Les consignes:
(a) Répondez aux questions suivantes à partir de la chronique sur Noel Gallagher :
(i) En quelle année son premier album éponyme est-il paru ?
(ii) Quel surnom la presse anglaise lui donne-t-elle ?
(iii) Quel âge a-t-il selon la chronique ?
(b) Relevez, s'il vous plaît, toutes les interrogations que la chronique sur Noel Gallagher cite du débat du magazine Rock & Folk de février 2015.
(c) Renvoyez tel quel le passage de la chronique sur Noel Gallagher qui commence aux mots "Chroniquer Noel Gallagher, l’ex-amiral" et s'arrête après "de s’en priver.".

### Texte fourni ###

Chroniquer Noel Gallagher, l’ex-amiral en chef d’Oasis n’est pas chose facile. Son premier album éponyme paru en 2011 avait convaincu ceux qui le pensaient incapable de trouver un second souffle après la dissolution d’Oasis en 2009. Un excellent disque (chroniqué sur le site) sur lequel on retrouvait ce qui faisait la réussite de son ancien groupe ainsi qu’une ouverture vers d’autres territoires musicaux sans pour autant verser dans un rock avant-gardiste. Noel Gallagher est comme le bon vin. Une valeur sûre, qui ne surprend pas mais qui vieillit bien et se bonifie avec le temps. Alors rien ne sert de s’en priver.
Celui que la presse anglaise surnomme “Le Patron” (les américains ont Bruce Springsteen de leur côté) est à 47 ans un véritable parrain dans le milieu du rock anglais. Un homme respecté. Une vraie marque de fabrique. Mais un personnage qui ne mâche pas ses mots et ne verse pas dans le politiquement correct qui hélas a totalement aseptisé le milieu du rock. Le magazine Rock & Folk de février 2015 résume bien la chose dans un débat entre plusieurs journalistes : “Quel avenir pour le rock ? Quid de cette génération 2015 ? Un groupe comme Nirvana peut-il encore voir le jour ? Où sont passées les grandes gueules ?”. Le rock s’est gentrifié. Noel Gallagher fait parti des derniers des Mohicans à l’ouvrir à chaque interview, avec un humour décapant. Ses propos sont foncièrement justes. Notamment lorsqu’il dresse le constat amère et réel d’un courant rock qui en Angleterre ne trouve plus d’écho auprès de la working class.

### Données enregistrées ###

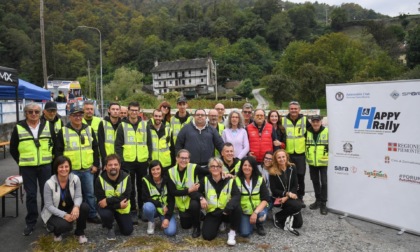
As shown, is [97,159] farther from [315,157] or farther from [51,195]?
[315,157]

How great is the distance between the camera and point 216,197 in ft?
15.4

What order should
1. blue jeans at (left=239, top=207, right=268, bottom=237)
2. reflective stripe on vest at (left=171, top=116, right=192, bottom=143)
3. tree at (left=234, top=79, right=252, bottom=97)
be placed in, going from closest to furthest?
blue jeans at (left=239, top=207, right=268, bottom=237) → reflective stripe on vest at (left=171, top=116, right=192, bottom=143) → tree at (left=234, top=79, right=252, bottom=97)

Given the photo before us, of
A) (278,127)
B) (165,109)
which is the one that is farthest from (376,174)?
(165,109)

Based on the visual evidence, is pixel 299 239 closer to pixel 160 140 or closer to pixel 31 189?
pixel 160 140

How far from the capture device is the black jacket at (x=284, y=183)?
16.7ft

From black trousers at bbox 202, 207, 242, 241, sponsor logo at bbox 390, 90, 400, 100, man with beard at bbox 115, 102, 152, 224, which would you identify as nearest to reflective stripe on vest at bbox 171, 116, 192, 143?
man with beard at bbox 115, 102, 152, 224

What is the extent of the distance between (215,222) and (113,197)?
1552mm

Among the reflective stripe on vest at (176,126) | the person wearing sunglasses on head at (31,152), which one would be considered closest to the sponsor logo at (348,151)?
the reflective stripe on vest at (176,126)

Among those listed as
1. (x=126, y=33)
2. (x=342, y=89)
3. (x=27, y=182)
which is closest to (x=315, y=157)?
(x=342, y=89)

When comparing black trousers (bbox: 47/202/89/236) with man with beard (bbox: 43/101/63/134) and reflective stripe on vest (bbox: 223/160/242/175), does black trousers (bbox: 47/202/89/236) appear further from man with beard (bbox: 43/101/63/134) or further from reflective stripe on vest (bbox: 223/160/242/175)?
reflective stripe on vest (bbox: 223/160/242/175)

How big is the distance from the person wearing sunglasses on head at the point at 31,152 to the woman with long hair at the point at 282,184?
3.62 meters

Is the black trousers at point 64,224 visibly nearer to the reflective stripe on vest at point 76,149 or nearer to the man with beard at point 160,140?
the reflective stripe on vest at point 76,149

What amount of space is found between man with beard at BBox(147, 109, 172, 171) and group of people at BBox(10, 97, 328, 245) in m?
0.02

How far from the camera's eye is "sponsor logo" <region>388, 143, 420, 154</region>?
4.51m
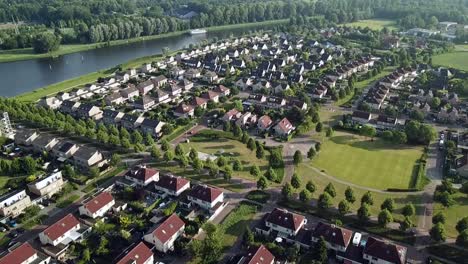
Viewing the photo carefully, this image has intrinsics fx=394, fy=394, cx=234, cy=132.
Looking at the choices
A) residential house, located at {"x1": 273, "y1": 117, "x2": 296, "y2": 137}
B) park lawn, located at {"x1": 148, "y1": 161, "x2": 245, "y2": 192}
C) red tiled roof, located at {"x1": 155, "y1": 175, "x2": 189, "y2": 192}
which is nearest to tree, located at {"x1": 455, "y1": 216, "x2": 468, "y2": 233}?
park lawn, located at {"x1": 148, "y1": 161, "x2": 245, "y2": 192}

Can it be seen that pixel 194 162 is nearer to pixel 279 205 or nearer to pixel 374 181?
pixel 279 205

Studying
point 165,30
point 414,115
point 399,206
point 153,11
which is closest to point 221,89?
point 414,115

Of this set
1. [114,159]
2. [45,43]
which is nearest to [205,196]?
Result: [114,159]

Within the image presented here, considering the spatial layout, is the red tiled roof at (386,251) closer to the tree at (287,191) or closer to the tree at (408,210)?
the tree at (408,210)

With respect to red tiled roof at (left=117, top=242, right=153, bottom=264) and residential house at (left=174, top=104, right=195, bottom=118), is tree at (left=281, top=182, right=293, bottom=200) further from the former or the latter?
residential house at (left=174, top=104, right=195, bottom=118)

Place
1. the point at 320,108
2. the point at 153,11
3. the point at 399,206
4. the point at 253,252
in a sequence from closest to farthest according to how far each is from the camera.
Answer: the point at 253,252
the point at 399,206
the point at 320,108
the point at 153,11

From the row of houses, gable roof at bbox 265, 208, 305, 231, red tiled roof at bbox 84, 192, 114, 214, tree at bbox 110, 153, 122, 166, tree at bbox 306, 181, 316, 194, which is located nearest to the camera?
the row of houses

###

Réponses attendues:
(a)
(i) En 2011.
(ii) « Le Patron ».
(iii) 47 ans.

(b)
- « Quel avenir pour le rock ? »
- « Quid de cette génération 2015 ? »
- « Un groupe comme Nirvana peut-il encore voir le jour ? »
- « Où sont passées les grandes gueules ? »

(c)
Chroniquer Noel Gallagher, l’ex-amiral en chef d’Oasis n’est pas chose facile. Son premier album éponyme paru en 2011 avait convaincu ceux qui le pensaient incapable de trouver un second souffle après la dissolution d’Oasis en 2009. Un excellent disque (chroniqué sur le site) sur lequel on retrouvait ce qui faisait la réussite de son ancien groupe ainsi qu’une ouverture vers d’autres territoires musicaux sans pour autant verser dans un rock avant-gardiste. Noel Gallagher est comme le bon vin. Une valeur sûre, qui ne surprend pas mais qui vieillit bien et se bonifie avec le temps. Alors rien ne sert de s’en priver.